Given task a |
Reproduce the passage on Nain Singh Thapa below word for word, from start to finish.

-------- Text to read

Nain Singh Thapa or Nayan Singh Thapa () (died late 1806 or early 1807) was a Nepalese Kaji (minister) and a military general. He died in the offensive campaign of Kangra from bullet injury. He was the owner of the Thapathali Durbar temple complex.

Career
He was a Kaji and General of Nepal Army. A royal order was decreed on Ashwin Sudi 2, 1862 V.S. (September 1805), for the preparations of Kangra campaign. In September 1805, while being deputed at Kangra Fort, his brother Mukhtiyar Bhimsen Thapa ordered him to arrest military deserters. Gorkhali forces under Badakaji Amar Singh Thapa, Rudrabir [Shah] and Nain Singh overran Nalagarh and crossed Sutlej river. They fought battle against King Sansar Chand at Mahal Mori in May 1806 and defeated him there. Sansar Chand fled to Kangra fort after taking refuge at Sujanpur Tira. Widow of Kirti Chand, Commander of Kangra Army and Nain Singh, the Nepalese commander led the battle at Tira Sujanpur. The Gorkhali invasion became persistent and irresistible. On Saturday V.S. 1863 Kartik Badi 13 (i.e. 8 November 1806), there was a letter which positioned Bhakti Thapa under the joint authority of Badakaji Amar Singh Thapa and Nain Singh. Kaji Nain Singh came with a reinforcement of 1500 men along with Sardar Udatta Shahi leading 3 companies while Subba Ranganath Gurung and Prahlad Gurung had led 4 companies. Nain Singh and Amar Singh were entrusted with the main Nain Singh fought at Kangra fort and was mortally wounded from which he died in the winter of 1806/1807. The Bhasavamshawali also states the death of Nain Singh on 1728 Saka Era i.e. (1806/7) A.D. The event was sketched by 19th-century Garhwali poet and painter Mola Ram. In the 1852 interview, Jang Bahadur Rana mentioned the death of his maternal grandfather Nain Singh at Kangra.

----------------

Given task b |
Pick out each line of the records below that contains the word "light", copying those lines in full. Match the word's capitalization exactly.

-------- Input data

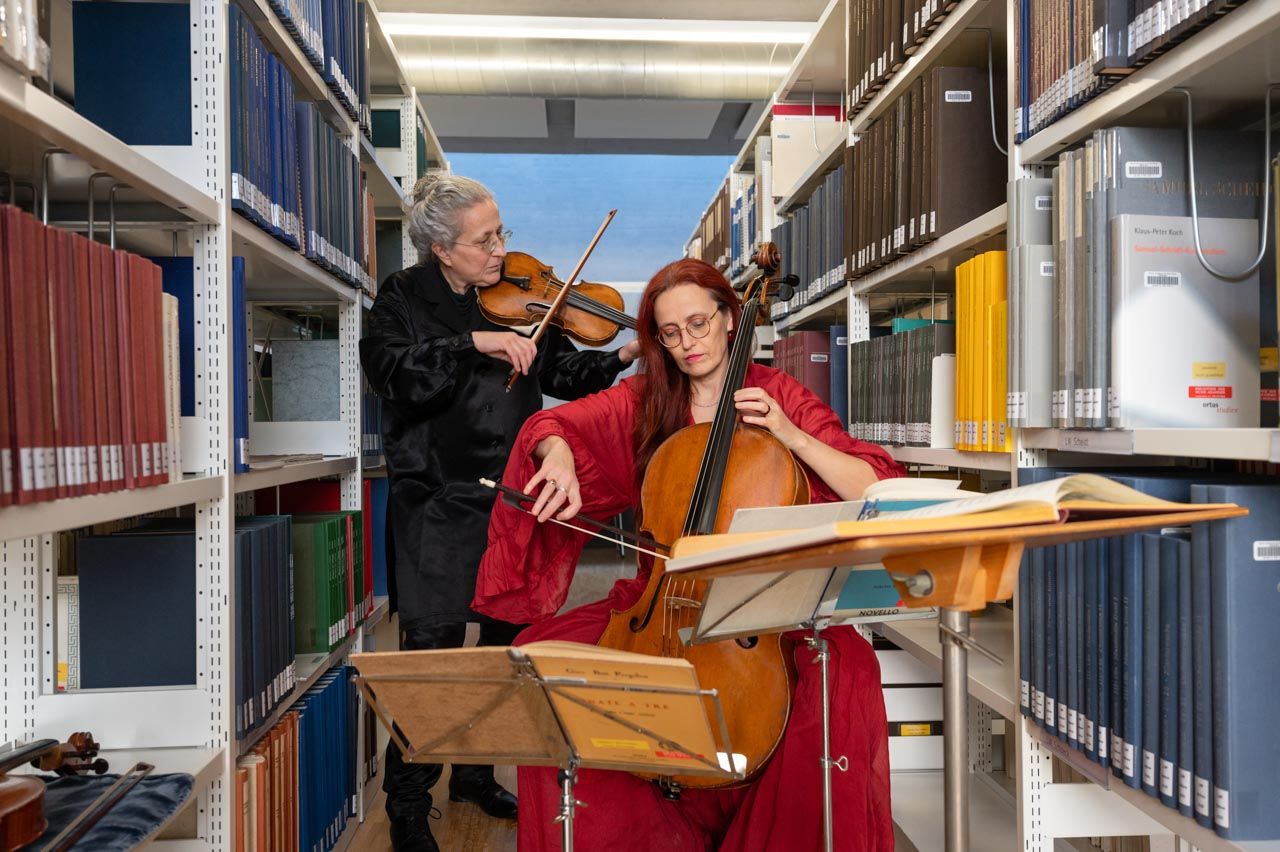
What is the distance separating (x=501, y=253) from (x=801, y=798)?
1.46m

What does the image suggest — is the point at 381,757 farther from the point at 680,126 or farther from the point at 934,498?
the point at 680,126

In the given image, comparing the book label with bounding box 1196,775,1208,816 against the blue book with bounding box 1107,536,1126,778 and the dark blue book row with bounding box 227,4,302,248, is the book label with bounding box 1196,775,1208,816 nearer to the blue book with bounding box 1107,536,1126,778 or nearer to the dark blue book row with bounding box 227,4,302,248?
the blue book with bounding box 1107,536,1126,778

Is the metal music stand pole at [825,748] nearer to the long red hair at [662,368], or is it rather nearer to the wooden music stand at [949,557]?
the wooden music stand at [949,557]

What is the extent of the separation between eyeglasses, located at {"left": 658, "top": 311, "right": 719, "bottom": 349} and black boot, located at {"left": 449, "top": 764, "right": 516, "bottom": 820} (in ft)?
4.64

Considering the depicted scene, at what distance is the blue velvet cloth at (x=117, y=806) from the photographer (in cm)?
117

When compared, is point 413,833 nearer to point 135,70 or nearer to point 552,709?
point 552,709

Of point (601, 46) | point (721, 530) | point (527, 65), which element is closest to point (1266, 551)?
point (721, 530)

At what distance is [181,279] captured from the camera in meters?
1.55

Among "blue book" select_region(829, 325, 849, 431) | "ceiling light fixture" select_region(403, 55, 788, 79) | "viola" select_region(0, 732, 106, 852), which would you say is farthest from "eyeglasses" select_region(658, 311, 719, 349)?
"ceiling light fixture" select_region(403, 55, 788, 79)

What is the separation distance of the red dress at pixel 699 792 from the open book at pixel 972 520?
2.80 feet

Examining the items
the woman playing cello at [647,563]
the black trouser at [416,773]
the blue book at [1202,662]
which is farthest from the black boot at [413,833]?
the blue book at [1202,662]

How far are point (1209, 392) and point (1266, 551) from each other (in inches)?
12.1

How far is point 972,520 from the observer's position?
0.75m

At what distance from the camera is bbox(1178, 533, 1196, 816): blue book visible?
1.24 meters
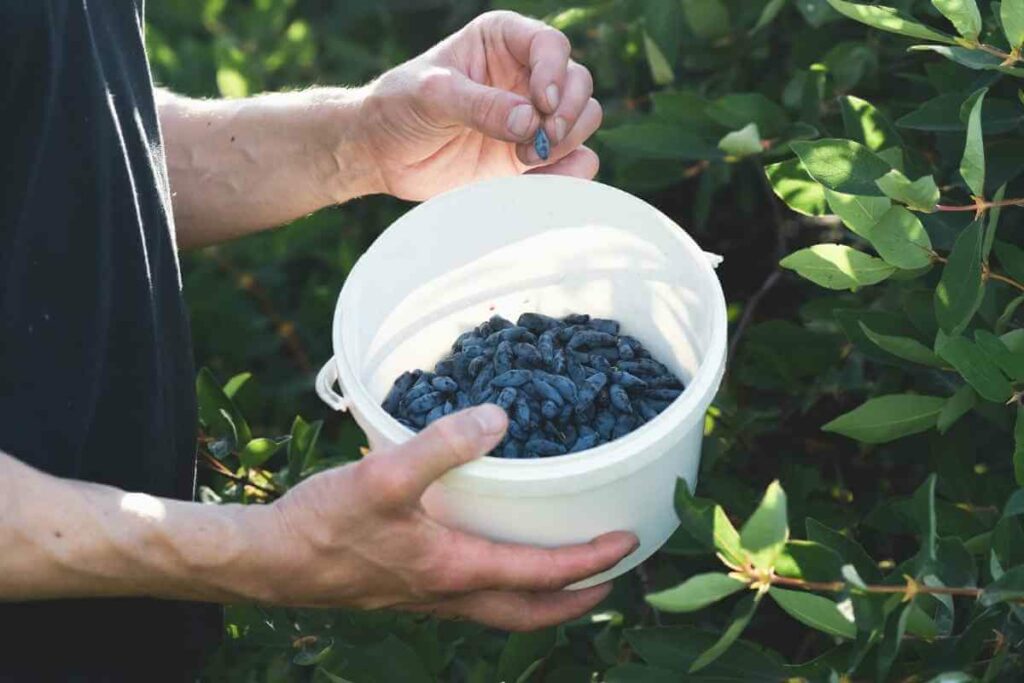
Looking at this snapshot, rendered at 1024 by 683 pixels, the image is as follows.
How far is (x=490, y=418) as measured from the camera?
1.05 metres

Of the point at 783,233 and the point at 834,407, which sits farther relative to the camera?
the point at 783,233

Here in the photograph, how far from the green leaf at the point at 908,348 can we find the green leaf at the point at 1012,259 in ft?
0.30

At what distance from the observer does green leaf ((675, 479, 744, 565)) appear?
3.09 ft

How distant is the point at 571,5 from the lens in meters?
1.82

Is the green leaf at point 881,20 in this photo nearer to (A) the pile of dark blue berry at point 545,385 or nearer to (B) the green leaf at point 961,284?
(B) the green leaf at point 961,284

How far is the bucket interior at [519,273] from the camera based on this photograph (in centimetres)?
132

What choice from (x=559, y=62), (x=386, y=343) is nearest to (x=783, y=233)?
(x=559, y=62)

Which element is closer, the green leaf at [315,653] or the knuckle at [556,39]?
the green leaf at [315,653]

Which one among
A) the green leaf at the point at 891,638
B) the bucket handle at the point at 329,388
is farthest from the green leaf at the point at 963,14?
the bucket handle at the point at 329,388

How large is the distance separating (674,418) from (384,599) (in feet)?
0.93

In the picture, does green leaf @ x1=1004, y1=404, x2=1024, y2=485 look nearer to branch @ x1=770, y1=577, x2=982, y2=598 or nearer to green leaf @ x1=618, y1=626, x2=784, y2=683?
branch @ x1=770, y1=577, x2=982, y2=598

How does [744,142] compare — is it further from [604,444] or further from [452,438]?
[452,438]

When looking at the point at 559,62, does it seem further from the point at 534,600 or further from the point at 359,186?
the point at 534,600

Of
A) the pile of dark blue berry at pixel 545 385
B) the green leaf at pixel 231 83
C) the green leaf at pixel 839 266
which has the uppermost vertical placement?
the green leaf at pixel 839 266
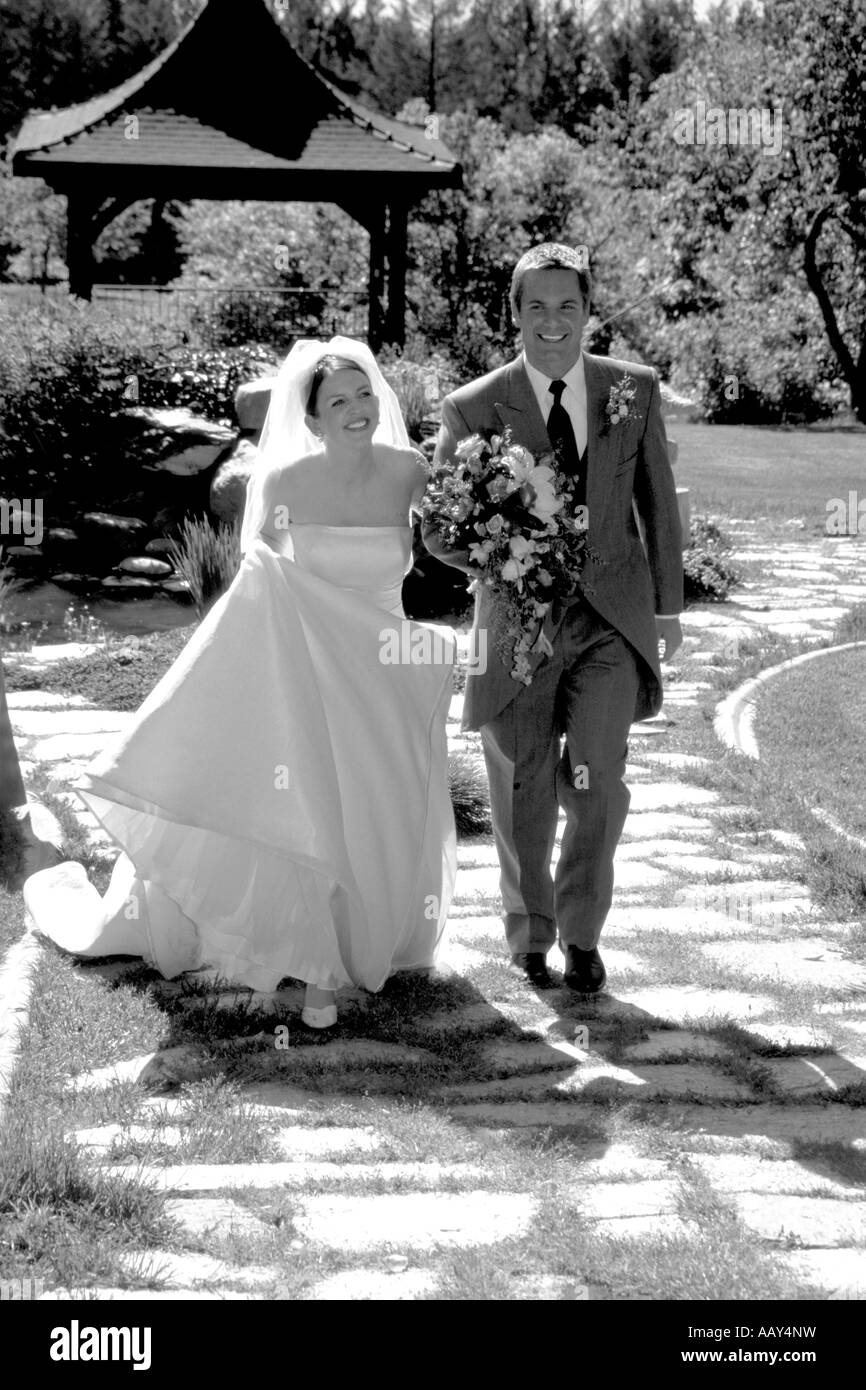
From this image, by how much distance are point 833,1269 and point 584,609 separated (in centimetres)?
243

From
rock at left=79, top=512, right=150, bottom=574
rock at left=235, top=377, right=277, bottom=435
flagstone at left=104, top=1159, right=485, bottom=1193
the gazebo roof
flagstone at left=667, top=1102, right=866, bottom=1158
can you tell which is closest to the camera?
flagstone at left=104, top=1159, right=485, bottom=1193

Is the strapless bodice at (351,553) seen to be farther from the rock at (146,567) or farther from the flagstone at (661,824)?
the rock at (146,567)

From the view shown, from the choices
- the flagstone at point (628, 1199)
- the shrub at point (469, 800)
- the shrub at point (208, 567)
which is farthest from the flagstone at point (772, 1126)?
the shrub at point (208, 567)

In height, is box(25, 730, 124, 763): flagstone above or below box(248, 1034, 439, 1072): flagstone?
above

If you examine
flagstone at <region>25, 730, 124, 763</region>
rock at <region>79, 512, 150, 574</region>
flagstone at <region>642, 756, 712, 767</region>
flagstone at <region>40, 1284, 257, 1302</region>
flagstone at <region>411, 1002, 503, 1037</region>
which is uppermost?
rock at <region>79, 512, 150, 574</region>

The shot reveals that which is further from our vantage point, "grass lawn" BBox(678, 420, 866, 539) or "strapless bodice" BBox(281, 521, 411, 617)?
"grass lawn" BBox(678, 420, 866, 539)

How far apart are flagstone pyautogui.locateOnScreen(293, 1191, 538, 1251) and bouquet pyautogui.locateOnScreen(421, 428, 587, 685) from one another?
1.84 metres

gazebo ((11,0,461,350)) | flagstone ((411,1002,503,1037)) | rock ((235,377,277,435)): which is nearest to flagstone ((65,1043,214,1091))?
flagstone ((411,1002,503,1037))

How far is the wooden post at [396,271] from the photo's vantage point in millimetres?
19198

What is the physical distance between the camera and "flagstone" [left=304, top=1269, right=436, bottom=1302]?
332 cm

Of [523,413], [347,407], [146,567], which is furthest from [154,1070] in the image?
[146,567]

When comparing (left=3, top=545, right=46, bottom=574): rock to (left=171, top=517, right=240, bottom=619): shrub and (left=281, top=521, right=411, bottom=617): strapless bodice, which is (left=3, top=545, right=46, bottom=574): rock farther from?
(left=281, top=521, right=411, bottom=617): strapless bodice

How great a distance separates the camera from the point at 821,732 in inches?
355
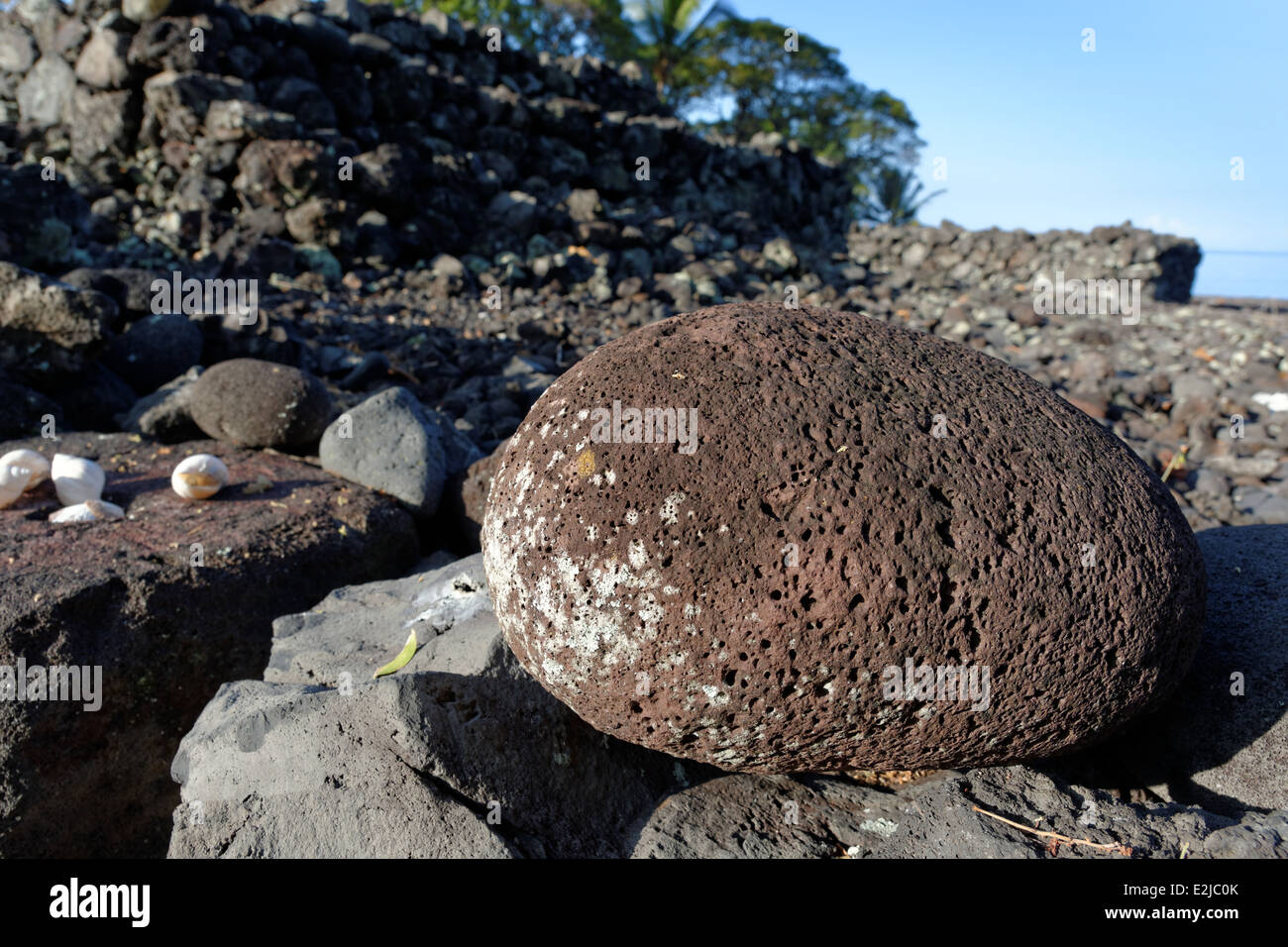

----------------

Exercise output a |
Nain Singh Thapa or Nayan Singh Thapa () (died late 1806 or early 1807) was a Nepalese Kaji (minister) and a military general. He died in the offensive campaign of Kangra from bullet injury. He was the owner of the Thapathali Durbar temple complex.

Career
He was a Kaji and General of Nepal Army. A royal order was decreed on Ashwin Sudi 2, 1862 V.S. (September 1805), for the preparations of Kangra campaign. In September 1805, while being deputed at Kangra Fort, his brother Mukhtiyar Bhimsen Thapa ordered him to arrest military deserters. Gorkhali forces under Badakaji Amar Singh Thapa, Rudrabir [Shah] and Nain Singh overran Nalagarh and crossed Sutlej river. They fought battle against King Sansar Chand at Mahal Mori in May 1806 and defeated him there. Sansar Chand fled to Kangra fort after taking refuge at Sujanpur Tira. Widow of Kirti Chand, Commander of Kangra Army and Nain Singh, the Nepalese commander led the battle at Tira Sujanpur. The Gorkhali invasion became persistent and irresistible. On Saturday V.S. 1863 Kartik Badi 13 (i.e. 8 November 1806), there was a letter which positioned Bhakti Thapa under the joint authority of Badakaji Amar Singh Thapa and Nain Singh. Kaji Nain Singh came with a reinforcement of 1500 men along with Sardar Udatta Shahi leading 3 companies while Subba Ranganath Gurung and Prahlad Gurung had led 4 companies. Nain Singh and Amar Singh were entrusted with the main Nain Singh fought at Kangra fort and was mortally wounded from which he died in the winter of 1806/1807. The Bhasavamshawali also states the death of Nain Singh on 1728 Saka Era i.e. (1806/7) A.D. The event was sketched by 19th-century Garhwali poet and painter Mola Ram. In the 1852 interview, Jang Bahadur Rana mentioned the death of his maternal grandfather Nain Singh at Kangra.

Exercise output b |
Among "blue book" select_region(829, 325, 849, 431) | "ceiling light fixture" select_region(403, 55, 788, 79) | "viola" select_region(0, 732, 106, 852), which would you say is farthest from "eyeglasses" select_region(658, 311, 719, 349)?
"ceiling light fixture" select_region(403, 55, 788, 79)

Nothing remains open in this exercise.